[Collected data]
* * *

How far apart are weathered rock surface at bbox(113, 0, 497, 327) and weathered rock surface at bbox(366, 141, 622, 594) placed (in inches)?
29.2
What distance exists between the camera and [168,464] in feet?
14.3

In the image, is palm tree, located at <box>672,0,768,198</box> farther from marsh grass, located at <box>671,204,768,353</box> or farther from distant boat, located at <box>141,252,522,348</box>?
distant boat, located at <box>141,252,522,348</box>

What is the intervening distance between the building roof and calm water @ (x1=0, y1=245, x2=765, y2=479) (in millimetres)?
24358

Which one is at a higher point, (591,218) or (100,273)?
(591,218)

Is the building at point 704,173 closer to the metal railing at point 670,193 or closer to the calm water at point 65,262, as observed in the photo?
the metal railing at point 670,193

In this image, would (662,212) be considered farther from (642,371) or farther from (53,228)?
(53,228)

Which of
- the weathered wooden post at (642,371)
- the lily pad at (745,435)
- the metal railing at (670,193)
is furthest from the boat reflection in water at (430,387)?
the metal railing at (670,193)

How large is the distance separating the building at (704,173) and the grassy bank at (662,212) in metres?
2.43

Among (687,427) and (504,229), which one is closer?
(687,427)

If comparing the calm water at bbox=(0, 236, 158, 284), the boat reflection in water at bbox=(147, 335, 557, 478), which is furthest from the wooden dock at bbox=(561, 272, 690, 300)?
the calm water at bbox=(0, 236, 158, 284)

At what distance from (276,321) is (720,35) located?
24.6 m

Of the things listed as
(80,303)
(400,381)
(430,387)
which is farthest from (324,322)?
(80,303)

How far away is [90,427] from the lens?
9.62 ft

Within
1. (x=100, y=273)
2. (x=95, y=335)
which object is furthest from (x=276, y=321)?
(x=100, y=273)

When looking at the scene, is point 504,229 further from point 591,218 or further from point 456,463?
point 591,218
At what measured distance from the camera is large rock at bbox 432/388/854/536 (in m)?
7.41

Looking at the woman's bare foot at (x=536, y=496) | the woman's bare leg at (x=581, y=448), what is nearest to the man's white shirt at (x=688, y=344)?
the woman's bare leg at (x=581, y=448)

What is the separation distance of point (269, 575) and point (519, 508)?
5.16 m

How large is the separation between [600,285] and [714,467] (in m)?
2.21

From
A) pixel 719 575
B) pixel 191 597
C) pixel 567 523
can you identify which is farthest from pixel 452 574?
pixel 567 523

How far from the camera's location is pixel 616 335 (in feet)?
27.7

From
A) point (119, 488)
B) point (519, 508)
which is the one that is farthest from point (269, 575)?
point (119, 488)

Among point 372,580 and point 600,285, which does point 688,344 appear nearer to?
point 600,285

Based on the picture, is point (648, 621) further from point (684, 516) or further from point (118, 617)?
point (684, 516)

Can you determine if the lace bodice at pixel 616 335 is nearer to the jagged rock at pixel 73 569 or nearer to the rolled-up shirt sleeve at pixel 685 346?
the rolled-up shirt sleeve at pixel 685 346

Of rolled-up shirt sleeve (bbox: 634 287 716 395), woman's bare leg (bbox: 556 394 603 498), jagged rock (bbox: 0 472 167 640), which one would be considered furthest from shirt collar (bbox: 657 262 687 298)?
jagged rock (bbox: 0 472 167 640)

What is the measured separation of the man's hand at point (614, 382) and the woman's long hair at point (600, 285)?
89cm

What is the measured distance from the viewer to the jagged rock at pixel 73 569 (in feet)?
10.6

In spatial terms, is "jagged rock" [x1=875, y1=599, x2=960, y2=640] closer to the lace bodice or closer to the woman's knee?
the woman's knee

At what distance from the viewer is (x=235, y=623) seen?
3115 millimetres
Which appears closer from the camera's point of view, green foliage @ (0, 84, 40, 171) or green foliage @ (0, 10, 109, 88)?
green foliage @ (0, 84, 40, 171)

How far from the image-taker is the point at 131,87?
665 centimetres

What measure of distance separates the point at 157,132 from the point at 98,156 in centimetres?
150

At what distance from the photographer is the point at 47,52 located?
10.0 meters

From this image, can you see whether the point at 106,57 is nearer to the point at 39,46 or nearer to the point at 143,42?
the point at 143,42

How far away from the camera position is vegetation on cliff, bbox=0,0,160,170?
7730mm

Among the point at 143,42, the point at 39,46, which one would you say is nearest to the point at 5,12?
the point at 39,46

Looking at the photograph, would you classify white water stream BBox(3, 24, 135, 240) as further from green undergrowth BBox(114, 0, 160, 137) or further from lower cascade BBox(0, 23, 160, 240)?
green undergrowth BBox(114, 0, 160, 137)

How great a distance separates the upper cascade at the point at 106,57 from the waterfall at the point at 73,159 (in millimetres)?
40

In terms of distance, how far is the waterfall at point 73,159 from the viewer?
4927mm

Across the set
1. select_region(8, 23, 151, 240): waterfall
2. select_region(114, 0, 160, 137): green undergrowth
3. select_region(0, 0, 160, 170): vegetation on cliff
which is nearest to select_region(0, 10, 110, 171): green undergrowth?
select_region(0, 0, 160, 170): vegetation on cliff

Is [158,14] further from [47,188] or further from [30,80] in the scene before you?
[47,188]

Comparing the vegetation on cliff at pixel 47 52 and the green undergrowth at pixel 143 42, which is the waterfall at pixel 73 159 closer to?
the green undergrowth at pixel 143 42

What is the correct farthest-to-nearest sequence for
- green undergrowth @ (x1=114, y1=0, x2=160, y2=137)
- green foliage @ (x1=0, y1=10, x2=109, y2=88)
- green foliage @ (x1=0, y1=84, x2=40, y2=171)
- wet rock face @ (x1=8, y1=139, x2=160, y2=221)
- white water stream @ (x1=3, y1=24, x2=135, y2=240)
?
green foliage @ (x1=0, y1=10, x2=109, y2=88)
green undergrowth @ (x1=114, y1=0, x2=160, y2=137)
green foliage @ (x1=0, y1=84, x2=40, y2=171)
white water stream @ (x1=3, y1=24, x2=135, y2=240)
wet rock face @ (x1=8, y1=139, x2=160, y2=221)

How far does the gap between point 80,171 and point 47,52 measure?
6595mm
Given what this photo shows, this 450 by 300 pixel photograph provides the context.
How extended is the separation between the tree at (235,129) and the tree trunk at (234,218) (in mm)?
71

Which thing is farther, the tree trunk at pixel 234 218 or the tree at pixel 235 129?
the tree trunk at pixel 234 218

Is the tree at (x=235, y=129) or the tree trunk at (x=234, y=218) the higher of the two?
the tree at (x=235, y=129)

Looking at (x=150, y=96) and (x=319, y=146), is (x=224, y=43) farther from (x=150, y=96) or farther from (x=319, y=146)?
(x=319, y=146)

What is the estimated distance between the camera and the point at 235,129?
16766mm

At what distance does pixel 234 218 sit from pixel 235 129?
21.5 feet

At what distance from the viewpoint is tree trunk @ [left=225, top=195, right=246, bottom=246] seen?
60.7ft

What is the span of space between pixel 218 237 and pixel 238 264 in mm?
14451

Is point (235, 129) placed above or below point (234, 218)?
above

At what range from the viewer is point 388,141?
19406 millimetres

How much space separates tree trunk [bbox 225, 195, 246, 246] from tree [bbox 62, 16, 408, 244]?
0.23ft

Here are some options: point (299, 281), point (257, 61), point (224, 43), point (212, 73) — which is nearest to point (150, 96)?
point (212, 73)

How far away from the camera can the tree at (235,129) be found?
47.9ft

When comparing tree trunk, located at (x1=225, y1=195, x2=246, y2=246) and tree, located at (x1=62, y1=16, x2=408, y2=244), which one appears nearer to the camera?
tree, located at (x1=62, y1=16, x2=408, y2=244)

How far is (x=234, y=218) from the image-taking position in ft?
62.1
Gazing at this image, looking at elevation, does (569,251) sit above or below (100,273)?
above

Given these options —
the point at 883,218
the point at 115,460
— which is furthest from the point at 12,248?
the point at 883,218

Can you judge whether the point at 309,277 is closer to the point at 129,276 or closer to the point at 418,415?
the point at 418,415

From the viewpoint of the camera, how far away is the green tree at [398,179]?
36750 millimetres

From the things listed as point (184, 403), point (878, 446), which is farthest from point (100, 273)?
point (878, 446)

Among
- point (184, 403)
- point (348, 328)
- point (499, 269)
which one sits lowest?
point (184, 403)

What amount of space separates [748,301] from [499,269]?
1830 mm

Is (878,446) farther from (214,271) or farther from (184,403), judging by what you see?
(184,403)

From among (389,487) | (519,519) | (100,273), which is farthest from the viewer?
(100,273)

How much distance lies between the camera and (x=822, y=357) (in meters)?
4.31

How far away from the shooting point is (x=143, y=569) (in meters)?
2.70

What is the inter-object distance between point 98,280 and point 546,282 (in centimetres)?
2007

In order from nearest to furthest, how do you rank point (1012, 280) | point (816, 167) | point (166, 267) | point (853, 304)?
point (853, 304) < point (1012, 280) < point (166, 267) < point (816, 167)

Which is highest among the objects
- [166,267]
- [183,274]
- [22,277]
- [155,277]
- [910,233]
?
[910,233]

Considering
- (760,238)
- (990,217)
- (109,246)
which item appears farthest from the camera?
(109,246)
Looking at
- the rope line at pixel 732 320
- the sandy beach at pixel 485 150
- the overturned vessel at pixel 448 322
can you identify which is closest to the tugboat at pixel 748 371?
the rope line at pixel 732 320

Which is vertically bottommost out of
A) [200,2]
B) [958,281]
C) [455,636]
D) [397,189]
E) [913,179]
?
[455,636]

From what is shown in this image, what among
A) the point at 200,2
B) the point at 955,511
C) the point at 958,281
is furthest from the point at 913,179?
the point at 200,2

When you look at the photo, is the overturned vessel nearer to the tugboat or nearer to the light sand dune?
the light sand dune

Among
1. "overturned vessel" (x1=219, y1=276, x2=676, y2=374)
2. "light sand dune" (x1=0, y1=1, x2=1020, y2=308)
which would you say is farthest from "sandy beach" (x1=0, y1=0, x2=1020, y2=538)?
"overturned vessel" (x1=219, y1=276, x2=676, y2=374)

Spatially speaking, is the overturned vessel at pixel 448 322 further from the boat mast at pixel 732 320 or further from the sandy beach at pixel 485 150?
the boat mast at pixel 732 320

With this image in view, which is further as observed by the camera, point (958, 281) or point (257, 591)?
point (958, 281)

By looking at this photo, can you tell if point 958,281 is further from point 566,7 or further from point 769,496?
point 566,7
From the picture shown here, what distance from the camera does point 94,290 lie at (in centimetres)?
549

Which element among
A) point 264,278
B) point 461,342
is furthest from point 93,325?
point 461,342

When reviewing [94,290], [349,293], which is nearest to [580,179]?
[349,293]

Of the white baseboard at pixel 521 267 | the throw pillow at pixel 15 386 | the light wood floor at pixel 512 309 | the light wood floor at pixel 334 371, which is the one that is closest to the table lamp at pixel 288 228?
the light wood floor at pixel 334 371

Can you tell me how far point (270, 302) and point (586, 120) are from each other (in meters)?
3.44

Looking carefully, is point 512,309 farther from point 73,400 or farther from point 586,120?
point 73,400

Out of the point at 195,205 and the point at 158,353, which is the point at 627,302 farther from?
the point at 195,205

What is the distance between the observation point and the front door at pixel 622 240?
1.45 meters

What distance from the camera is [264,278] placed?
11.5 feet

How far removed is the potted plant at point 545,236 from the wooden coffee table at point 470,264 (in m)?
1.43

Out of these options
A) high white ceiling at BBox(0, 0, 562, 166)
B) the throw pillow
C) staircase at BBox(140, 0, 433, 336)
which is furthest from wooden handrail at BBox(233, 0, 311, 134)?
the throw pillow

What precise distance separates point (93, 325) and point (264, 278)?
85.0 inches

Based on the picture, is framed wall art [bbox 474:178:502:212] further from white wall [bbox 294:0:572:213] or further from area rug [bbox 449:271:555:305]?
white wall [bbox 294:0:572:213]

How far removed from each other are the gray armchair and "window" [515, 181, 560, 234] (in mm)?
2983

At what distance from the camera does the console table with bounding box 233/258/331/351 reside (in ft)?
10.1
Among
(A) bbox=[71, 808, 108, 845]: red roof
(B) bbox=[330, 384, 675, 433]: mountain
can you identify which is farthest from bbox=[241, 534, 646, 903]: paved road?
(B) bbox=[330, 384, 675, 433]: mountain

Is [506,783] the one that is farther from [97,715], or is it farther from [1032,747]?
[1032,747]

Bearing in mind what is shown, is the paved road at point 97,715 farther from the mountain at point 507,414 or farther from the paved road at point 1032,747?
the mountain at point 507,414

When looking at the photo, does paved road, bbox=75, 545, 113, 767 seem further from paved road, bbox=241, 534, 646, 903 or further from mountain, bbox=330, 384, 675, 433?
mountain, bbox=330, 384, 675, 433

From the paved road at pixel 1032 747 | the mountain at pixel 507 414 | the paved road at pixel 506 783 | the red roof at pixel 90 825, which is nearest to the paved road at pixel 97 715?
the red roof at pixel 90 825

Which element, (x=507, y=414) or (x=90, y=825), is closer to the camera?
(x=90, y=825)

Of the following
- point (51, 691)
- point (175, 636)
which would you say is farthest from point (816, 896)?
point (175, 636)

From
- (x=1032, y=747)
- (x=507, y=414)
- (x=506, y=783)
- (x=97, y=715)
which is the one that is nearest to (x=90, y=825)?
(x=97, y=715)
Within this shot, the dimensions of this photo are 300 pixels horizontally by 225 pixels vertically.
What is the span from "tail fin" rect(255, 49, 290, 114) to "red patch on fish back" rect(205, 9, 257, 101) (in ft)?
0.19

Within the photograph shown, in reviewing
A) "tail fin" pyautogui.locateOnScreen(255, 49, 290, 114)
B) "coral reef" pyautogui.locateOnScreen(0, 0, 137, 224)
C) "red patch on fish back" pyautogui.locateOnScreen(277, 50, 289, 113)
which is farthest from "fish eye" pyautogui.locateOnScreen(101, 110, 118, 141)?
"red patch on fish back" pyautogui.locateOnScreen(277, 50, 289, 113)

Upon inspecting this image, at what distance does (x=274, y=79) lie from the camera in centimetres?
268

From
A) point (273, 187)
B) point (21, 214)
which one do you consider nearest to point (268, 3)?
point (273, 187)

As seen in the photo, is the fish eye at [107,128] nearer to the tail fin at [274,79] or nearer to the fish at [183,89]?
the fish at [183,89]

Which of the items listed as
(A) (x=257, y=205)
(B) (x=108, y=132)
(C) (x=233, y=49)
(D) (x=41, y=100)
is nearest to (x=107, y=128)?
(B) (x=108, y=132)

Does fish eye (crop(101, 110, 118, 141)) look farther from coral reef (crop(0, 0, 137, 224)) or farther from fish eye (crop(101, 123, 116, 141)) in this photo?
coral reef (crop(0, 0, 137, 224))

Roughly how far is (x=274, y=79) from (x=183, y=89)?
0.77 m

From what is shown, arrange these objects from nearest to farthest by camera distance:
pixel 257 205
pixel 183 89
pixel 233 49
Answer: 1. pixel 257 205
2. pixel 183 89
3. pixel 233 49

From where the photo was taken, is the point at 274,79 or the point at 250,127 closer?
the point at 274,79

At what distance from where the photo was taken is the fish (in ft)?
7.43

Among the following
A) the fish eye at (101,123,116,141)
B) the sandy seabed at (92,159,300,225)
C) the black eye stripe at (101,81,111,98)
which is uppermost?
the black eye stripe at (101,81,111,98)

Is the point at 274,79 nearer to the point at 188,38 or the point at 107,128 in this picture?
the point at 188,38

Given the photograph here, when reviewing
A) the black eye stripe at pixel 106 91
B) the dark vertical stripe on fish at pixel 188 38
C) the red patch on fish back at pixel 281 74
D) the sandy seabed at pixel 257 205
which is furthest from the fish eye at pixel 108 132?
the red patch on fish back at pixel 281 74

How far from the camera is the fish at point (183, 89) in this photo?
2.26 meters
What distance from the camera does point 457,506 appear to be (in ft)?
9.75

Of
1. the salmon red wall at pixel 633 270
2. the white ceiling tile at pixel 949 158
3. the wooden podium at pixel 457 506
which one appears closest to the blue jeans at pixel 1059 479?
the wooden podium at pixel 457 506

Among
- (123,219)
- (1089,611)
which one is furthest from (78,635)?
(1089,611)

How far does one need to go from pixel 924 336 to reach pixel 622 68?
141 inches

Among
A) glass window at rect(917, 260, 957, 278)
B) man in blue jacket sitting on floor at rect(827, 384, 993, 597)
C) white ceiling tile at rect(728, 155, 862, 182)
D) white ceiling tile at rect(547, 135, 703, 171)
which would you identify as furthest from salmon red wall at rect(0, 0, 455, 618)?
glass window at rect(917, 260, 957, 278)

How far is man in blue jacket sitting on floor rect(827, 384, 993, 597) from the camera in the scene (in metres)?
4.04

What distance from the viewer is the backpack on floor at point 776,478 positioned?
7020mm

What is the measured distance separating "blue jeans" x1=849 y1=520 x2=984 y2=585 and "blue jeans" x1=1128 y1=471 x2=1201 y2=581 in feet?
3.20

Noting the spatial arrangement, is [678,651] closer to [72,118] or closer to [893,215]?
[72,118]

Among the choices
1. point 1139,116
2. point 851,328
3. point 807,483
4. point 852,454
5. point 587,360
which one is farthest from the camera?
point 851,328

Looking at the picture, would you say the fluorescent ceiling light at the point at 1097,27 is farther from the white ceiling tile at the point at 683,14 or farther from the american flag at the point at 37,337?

* * *

Repeat, character for character, the lines from the one that holds "How far from the camera is" to the final line of the material, inclusive, and no other lines.

= The result =
How far from the camera is the fish at point (183, 89) in this photo?
2.26 meters
What distance from the camera does point 457,506 appear to be (in ft)?
9.75

Of
1. the salmon red wall at pixel 633 270
2. the white ceiling tile at pixel 949 158
3. the wooden podium at pixel 457 506
which one appears closest to the blue jeans at pixel 1059 479?
the wooden podium at pixel 457 506

Among
- (123,219)
- (1089,611)
which one is furthest from (78,635)?
(1089,611)

How far does one need to go from pixel 924 336 to reach pixel 622 68?
141 inches

Among
A) glass window at rect(917, 260, 957, 278)
B) man in blue jacket sitting on floor at rect(827, 384, 993, 597)
C) white ceiling tile at rect(728, 155, 862, 182)
D) white ceiling tile at rect(547, 135, 703, 171)
which would you identify as furthest from salmon red wall at rect(0, 0, 455, 618)?
glass window at rect(917, 260, 957, 278)

How far is man in blue jacket sitting on floor rect(827, 384, 993, 597) from the camera in the scene (in metres)?
4.04

What distance from the viewer is the backpack on floor at point 776,478 positioned?
7020mm

What is the measured distance separating "blue jeans" x1=849 y1=520 x2=984 y2=585 and "blue jeans" x1=1128 y1=471 x2=1201 y2=581 in feet?
3.20

Noting the spatial arrangement, is [678,651] closer to [72,118] or closer to [893,215]?
[72,118]

Among the choices
1. point 1139,116
2. point 851,328
3. point 807,483
4. point 852,454
5. point 587,360
which one is farthest from the camera?
point 851,328

Looking at the picture, would you say the fluorescent ceiling light at the point at 1097,27 is farther from the white ceiling tile at the point at 683,14 or farther from the american flag at the point at 37,337?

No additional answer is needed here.